What is being asked:
Restate word for word the section of the entries that opens at the line containing "Bay Area Appliance Installation" and closes at the line containing "沙巴体育app: 罗马诺确认威尼斯签下托尼-费尔南德斯", both lines kept, pictures dropped.

Records shown:
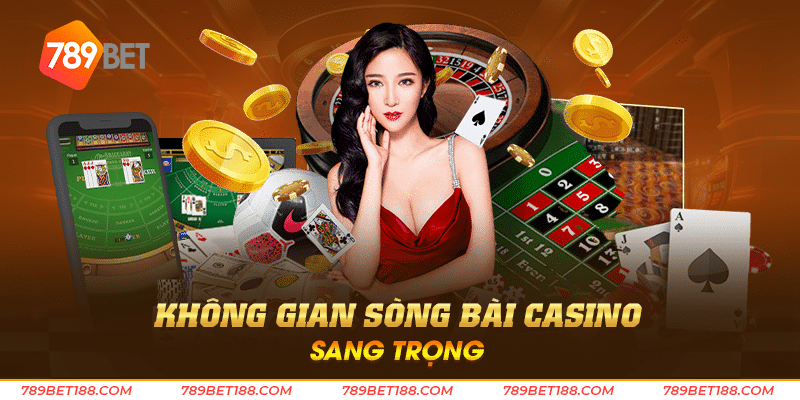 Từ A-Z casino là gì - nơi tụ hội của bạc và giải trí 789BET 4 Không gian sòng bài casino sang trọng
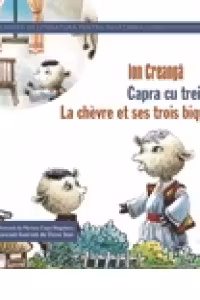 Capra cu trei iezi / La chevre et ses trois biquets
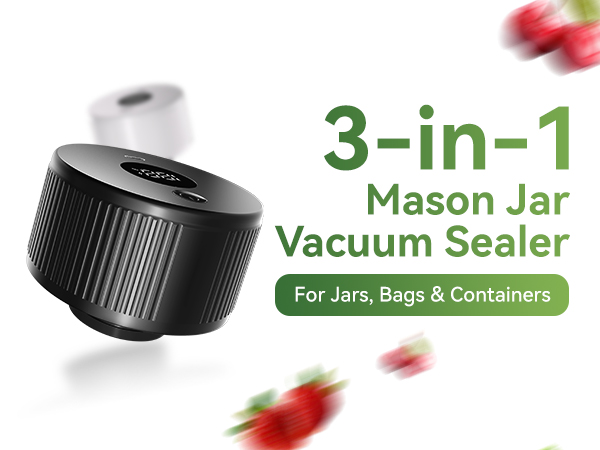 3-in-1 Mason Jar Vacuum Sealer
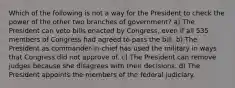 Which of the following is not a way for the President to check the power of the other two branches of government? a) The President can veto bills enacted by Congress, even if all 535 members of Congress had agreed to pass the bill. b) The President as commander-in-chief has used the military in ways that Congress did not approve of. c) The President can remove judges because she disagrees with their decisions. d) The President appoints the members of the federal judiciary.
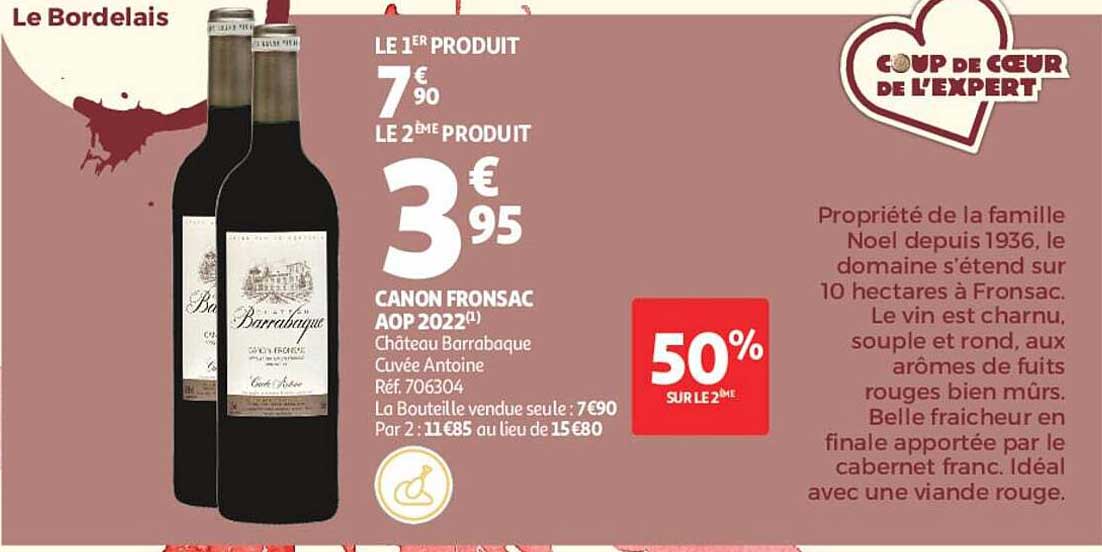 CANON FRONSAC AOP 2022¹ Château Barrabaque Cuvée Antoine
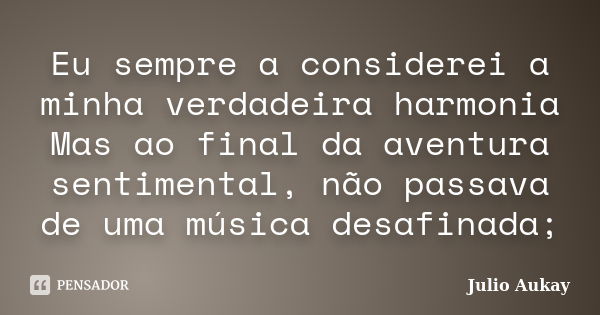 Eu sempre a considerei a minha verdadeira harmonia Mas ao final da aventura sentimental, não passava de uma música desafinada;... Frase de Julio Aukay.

* * *

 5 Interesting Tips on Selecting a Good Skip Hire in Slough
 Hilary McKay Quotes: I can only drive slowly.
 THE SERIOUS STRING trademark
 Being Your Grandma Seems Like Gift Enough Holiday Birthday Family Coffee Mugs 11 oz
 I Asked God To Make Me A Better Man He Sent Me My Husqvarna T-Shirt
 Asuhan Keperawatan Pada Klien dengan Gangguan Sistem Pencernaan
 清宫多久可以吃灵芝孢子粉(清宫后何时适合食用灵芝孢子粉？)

* * *

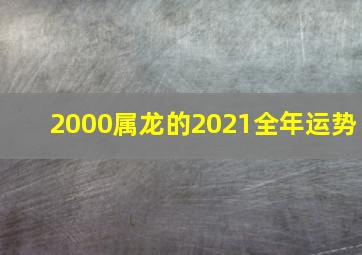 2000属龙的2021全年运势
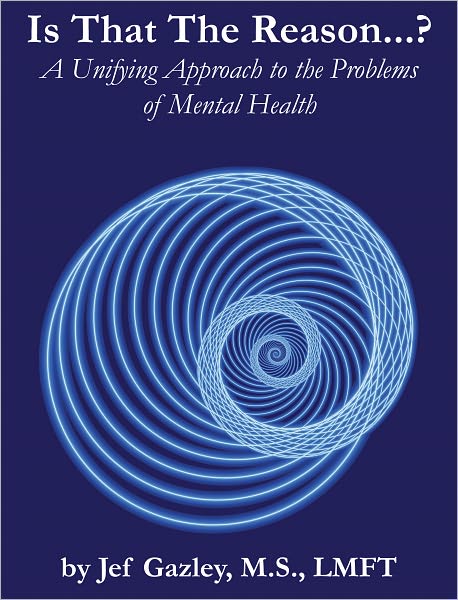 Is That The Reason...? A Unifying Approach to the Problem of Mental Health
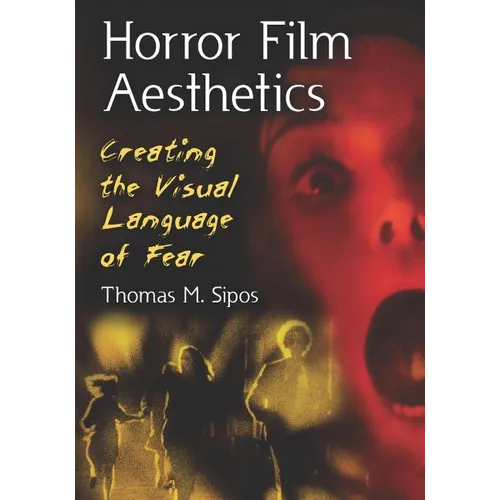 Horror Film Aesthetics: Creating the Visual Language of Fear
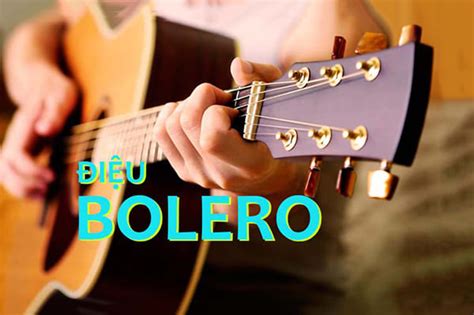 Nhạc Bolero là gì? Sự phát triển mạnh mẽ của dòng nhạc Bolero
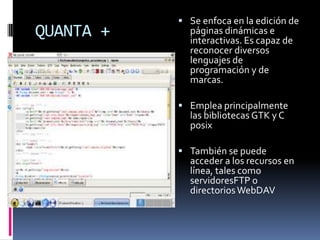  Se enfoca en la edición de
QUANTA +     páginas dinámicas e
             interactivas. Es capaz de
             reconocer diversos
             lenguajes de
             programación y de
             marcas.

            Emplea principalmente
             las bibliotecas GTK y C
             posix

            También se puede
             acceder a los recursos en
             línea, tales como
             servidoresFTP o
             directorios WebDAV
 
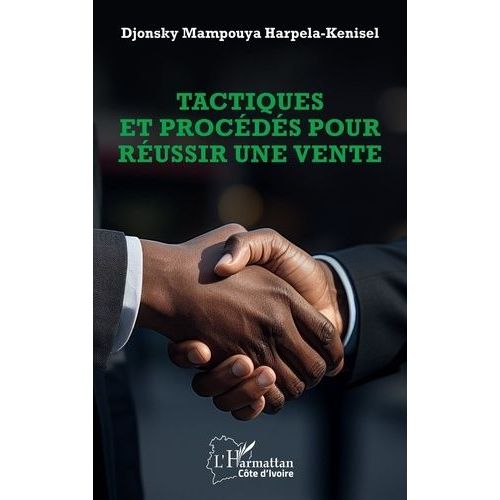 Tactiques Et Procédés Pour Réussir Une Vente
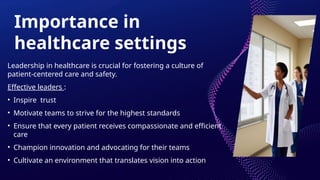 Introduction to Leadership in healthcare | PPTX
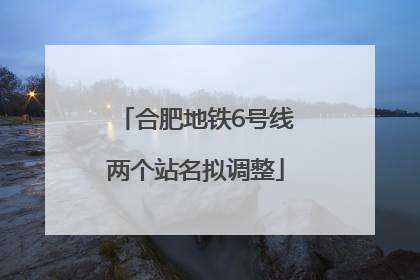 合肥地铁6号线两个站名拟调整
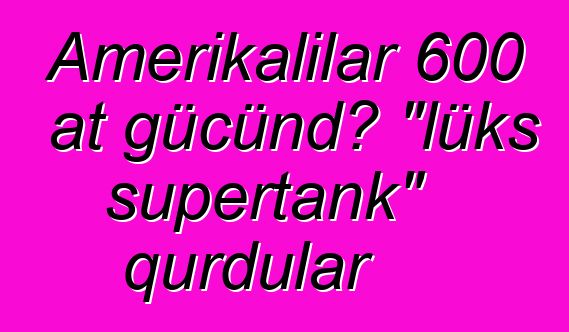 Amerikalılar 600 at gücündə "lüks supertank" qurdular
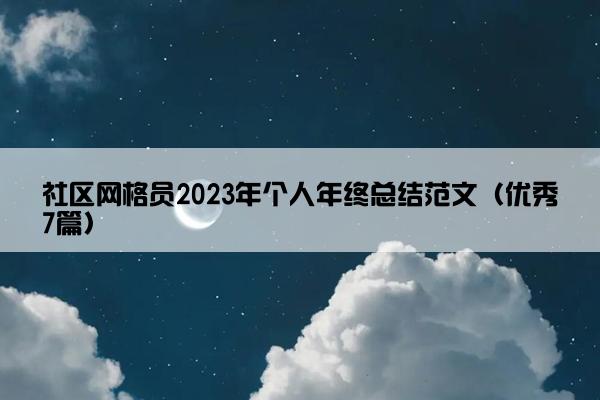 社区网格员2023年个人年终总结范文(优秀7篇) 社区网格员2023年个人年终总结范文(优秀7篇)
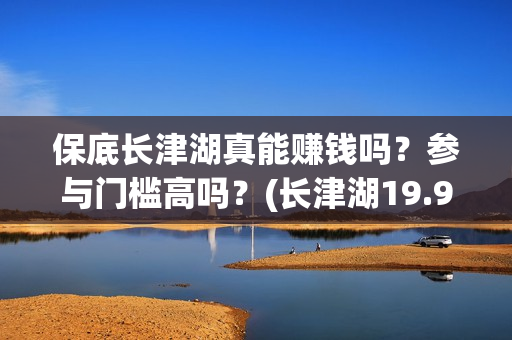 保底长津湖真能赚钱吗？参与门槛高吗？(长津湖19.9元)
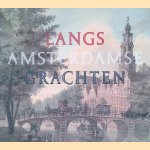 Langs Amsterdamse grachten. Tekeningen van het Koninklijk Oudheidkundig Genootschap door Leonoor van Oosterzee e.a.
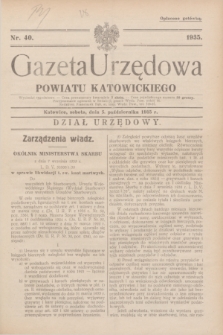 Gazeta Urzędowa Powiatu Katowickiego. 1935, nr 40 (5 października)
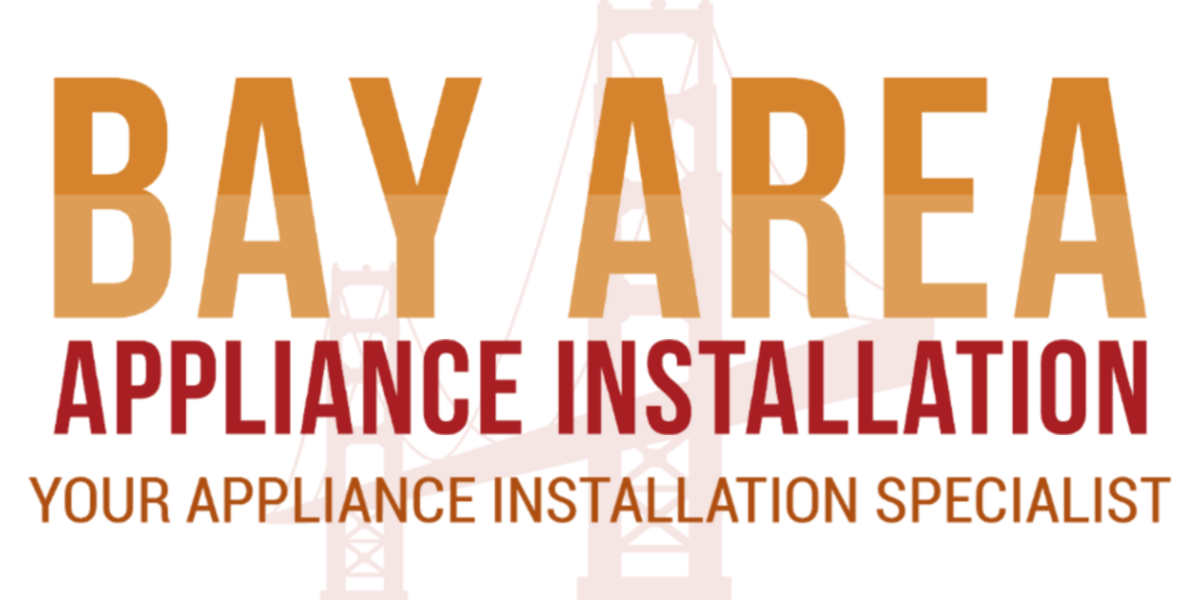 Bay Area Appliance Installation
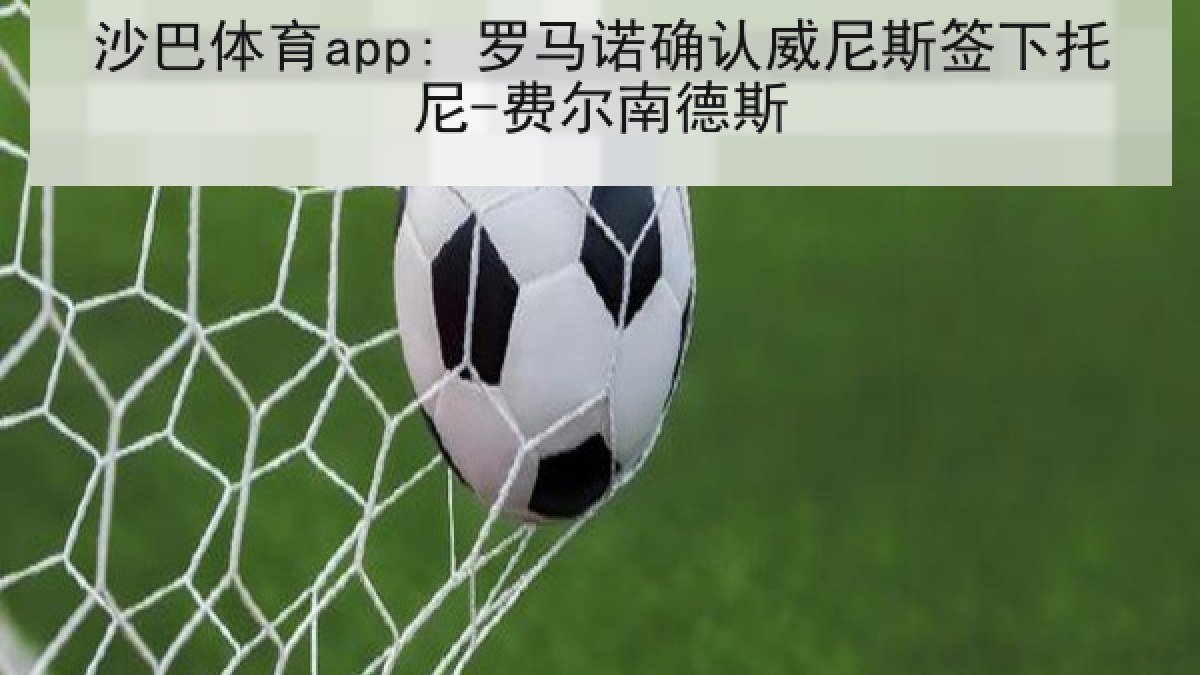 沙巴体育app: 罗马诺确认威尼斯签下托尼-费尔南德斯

Reply to the exercise:
 Bay Area Appliance Installation
 沙巴体育app: 罗马诺确认威尼斯签下托尼-费尔南德斯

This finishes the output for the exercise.